Vietnamese Pho offers home comforts in Sri Lanka

Referring to the only Vietnamese Pho restaurant in Sri Lanka, almost everyone on Havelock Town Street knows it. Even, local people say that the “Pho, very good!”

Located on a busy street in the central area of Colombo, the largest city of Sri Lanka, the sole Vietnamese restaurant is simply named as “Vietnamese Pho”. According to the young restaurant owner Phung Huyen Nga, because she is selling Vietnamese foods, she chose the name in the hope that all people will know and remember the traditional food of Vietnam. The owner’s scrupulousness was also showed through her restaurant’s design, with Dong Ho folk paintings and Vietnam’s traditional water puppetry.

The local market

The restaurant’s ‘pho’ brings the flavor of Vietnam, with fresh bouillon, fresh noodles, green onion, and fresh hand sliced beef. According to the restaurant’s chef Nguyen Quoc Vuong, in order to have a good pot of stock bouillon, he has ordered the bones and beef meat from the wholesalers in the large market. Meanwhile, onions, herbs, ginger, lemon, and chili have been bought at local markets. Fresh rice noodles are hand-made by the chef. In addition, spices and nuoc mam (fish sauce) have been brought in from Vietnam. The chef Vuong wanted higher wages, so in 2014, he travelled to Sri Lanka to work as a chef. Each year, when he returns to Thai Binh province, Vietnam to visit his family, he brings some Vietnamese spices and nuoc mam when going back to his restaurant.
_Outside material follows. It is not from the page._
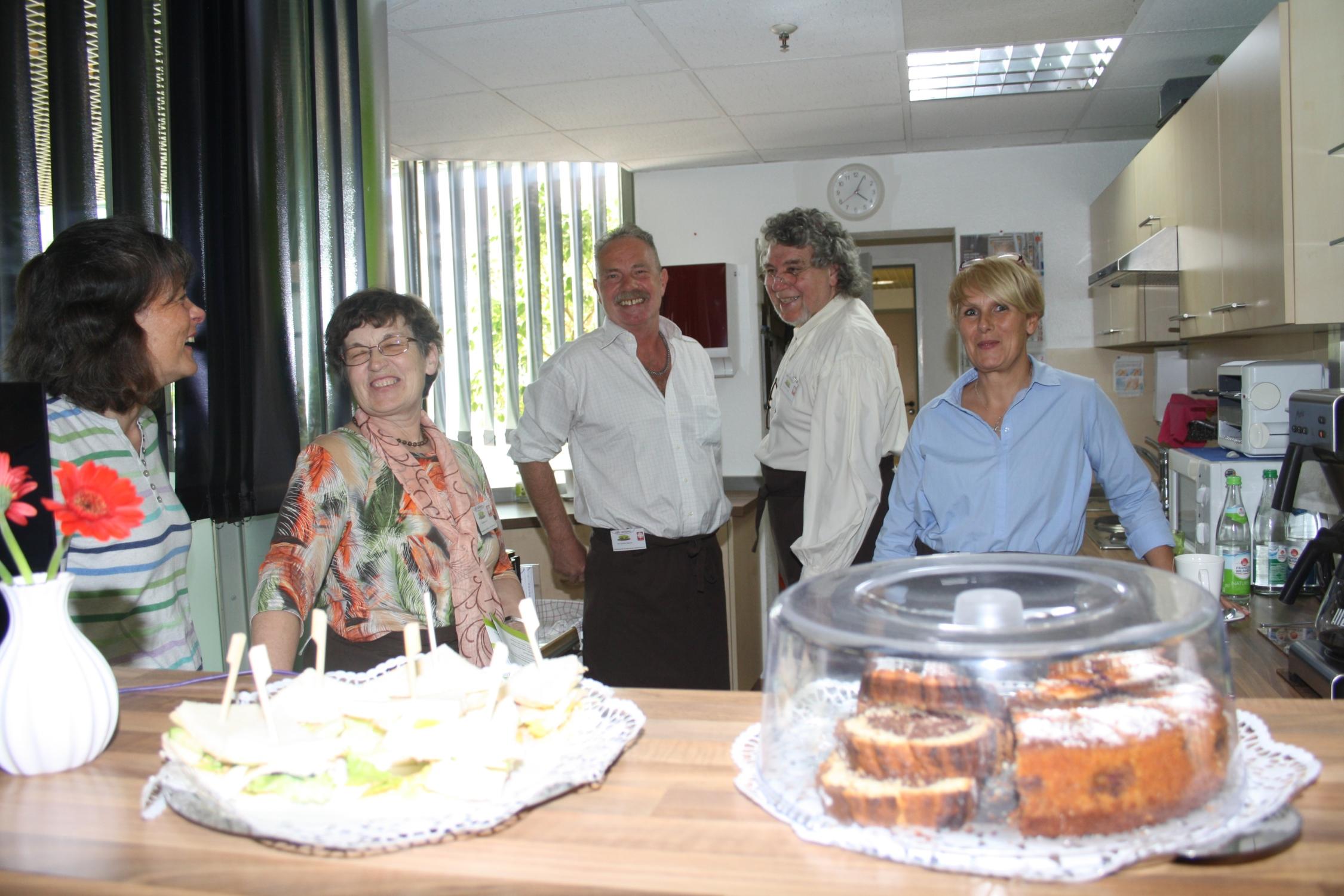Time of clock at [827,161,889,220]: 4:04
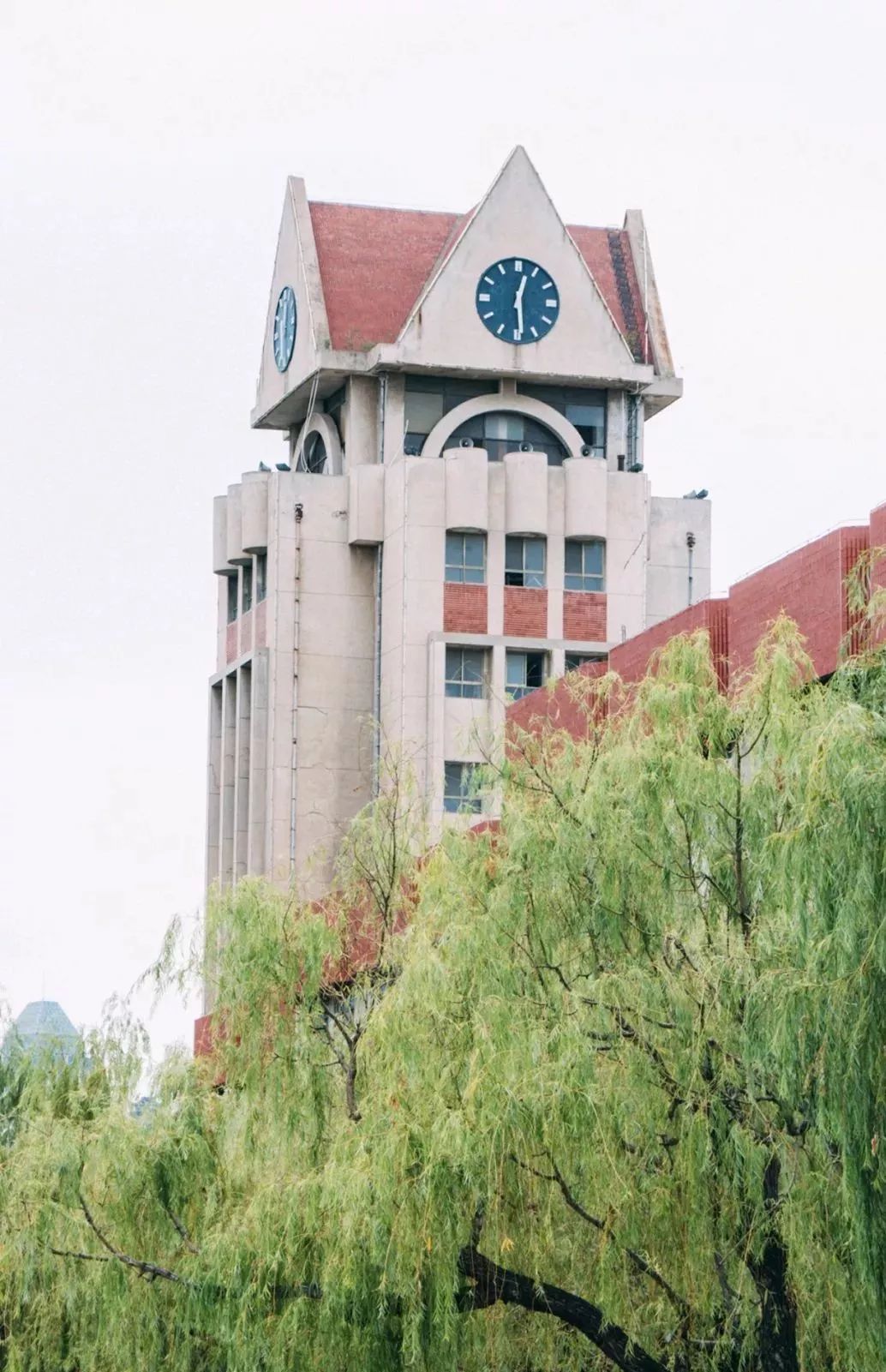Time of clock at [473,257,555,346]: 12:29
Opened in 2014, the ‘Vietnamese Pho’ restaurant has only about 30 seats, and they are often full. Pho is the most requested dish, although the restaurant has many other Vietnamese dishes, such as nem (spring rolls), banana flower salad, and Hanoi cha ca (grilled fish). A large bowl of Pho is priced at 600 Sri Lankan rupees (about VND80,000), which is a reasonable price compared to the cost of eating at the neighbouring Japanese and Thai restaurants.

It can be said that for the Vietnamese living far from home, Pho is a precious memory of the homeland and an excuse to meet. Tran Loan, who came to Sri Lanka more than five years ago, is a regular customer of the restaurant. Her Australian husband and children love the Vietnamese food. Coming to the ‘Vietnamese Pho’ restaurant every weekend has become a family habit.

At the end of the year, Vietnamese people living far from home often meet through enjoying the most familiar dishes, such as pho or Chung cake, which is a traditional and indispensable dish of the Vietnamese Lunar New Year (Tet) festival.